You can find my code here.
In my approach, I constructed a 6-layer deep convolutional neural network (CNN) and integrated dropout layers with a Bernoulli parameter set to 0.2 after each convolutional layer. This helped me reduce the correlation between adjacent pixels, effectively preventing overfitting and improving generalization. Then, I passed it through the batch normalization function for alternate channels to reduce internal correlation and stabilize the network during training.
Influenced by the architecture of AlexNet, I progressively increased the out-channel size by a factor of 4 as we moved deeper into the convolutional layers. This strategy allowed the network to capture more complex features and gain a deeper understanding of the dataset. To downsample the feature maps and reduce the dimensions, I incorporated max pooling after every two layers. This process reduced the spatial resolution by a factor of 2 while retaining the most salient features.

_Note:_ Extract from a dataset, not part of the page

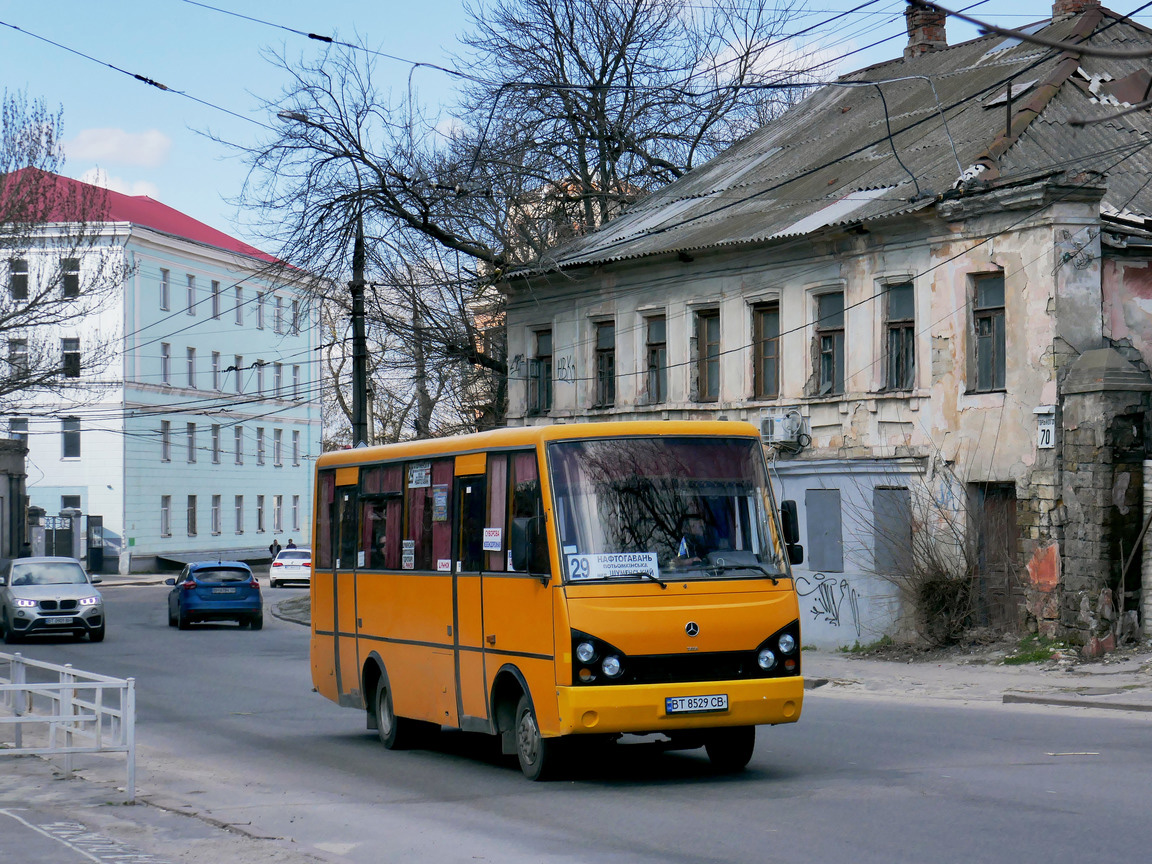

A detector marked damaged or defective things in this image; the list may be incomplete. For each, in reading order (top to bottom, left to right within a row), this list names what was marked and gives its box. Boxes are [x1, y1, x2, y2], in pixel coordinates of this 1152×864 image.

damaged roof [527, 3, 1152, 274]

After the convolution phase, there are 3 dense linear layers. For activation, I utilized the rectified linear unit (ReLU) activation function with no activation for the last layer. Finally, I chose Adam as my optimization model with a learning rate of 0.001. By incorporating these design choices and leveraging techniques inspired by AlexNet, I aimed to create a robust and well-performing CNN model for the task at hand.

nn.CrossEntropyLoss() already does the softmax for you in the loss computation! As there's really no need to one hot encode, I dropped the final softmax activation function which improved my results.
transforms.RandomHorizontalFlip() and transforms.RandomCrop() for preprocessing for CIFAR-10 to introduce data augumentation.